## TO DO
After finding "File:20160605-1644 - Approaching" in the material below, output its line and every line after it through the last, exactly, but not the pictures.

## DATA EXTRACT

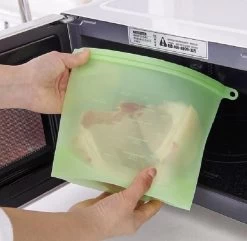 Siliconen Vershoudzakken | Bewaarzakken | Diepvrieszakken | Herbruikbaar | Lekvrij | Set 4-Stuks 1000ml | Vries & Hitte Bestendig | 4 Kleuren 7 Siliconen Vershoudzakken | Bewaarzakken | Diepvrieszakken | Herbruikbaar | Lekvrij | Set 4-Stuks 1000ml | Vries & Hitte Bestendig | 4 Kleuren -Voedselopslag Winkel 1200x1172 4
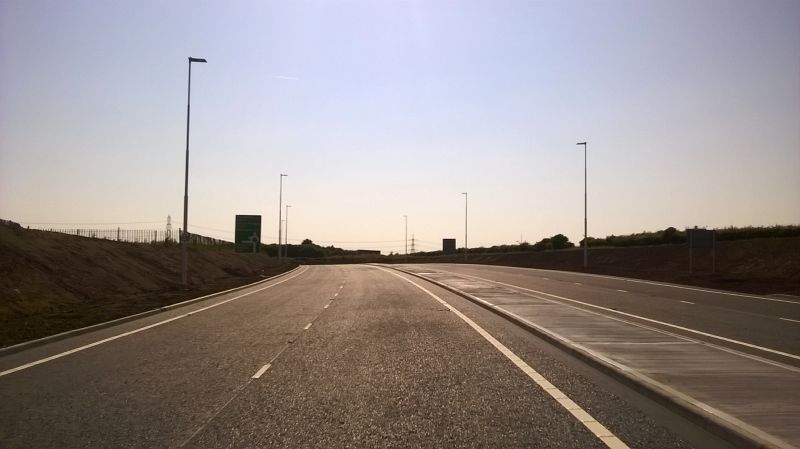File:20160605-1644 - Approaching A1, Grantham Southern Bypass - 52.890960N 0.640674W.jpg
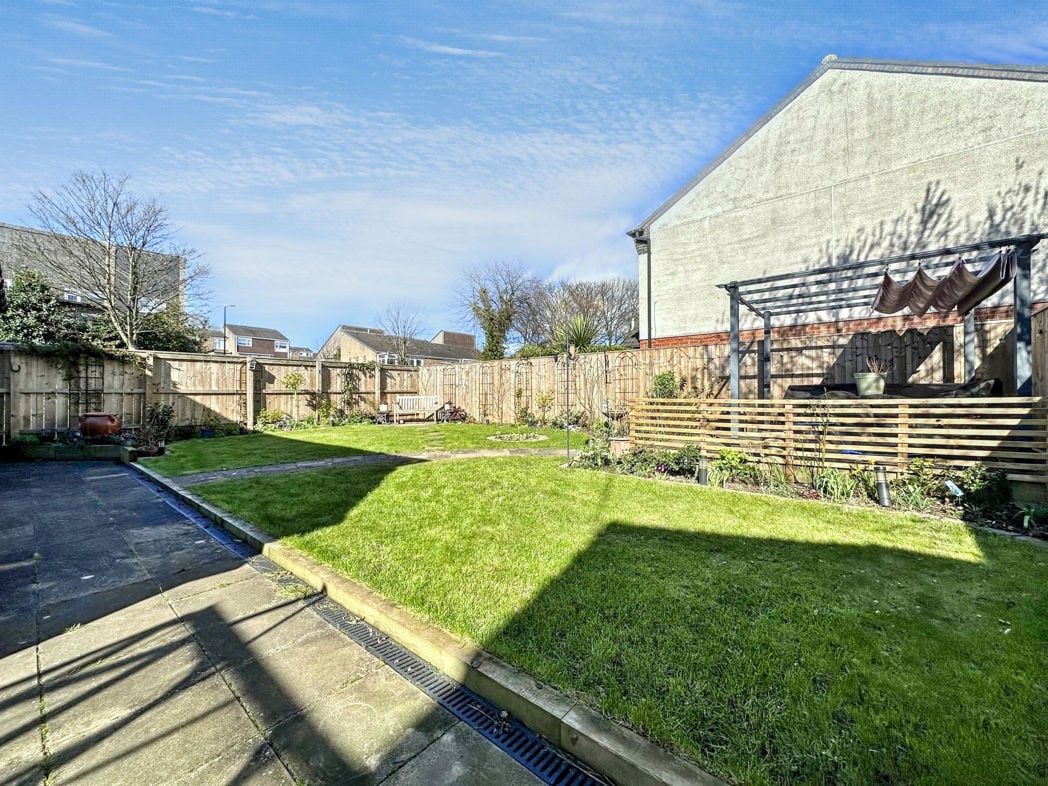 Property image 23 of 23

## TASK OUTPUT
File:20160605-1644 - Approaching A1, Grantham Southern Bypass - 52.890960N 0.640674W.jpg
 Property image 23 of 23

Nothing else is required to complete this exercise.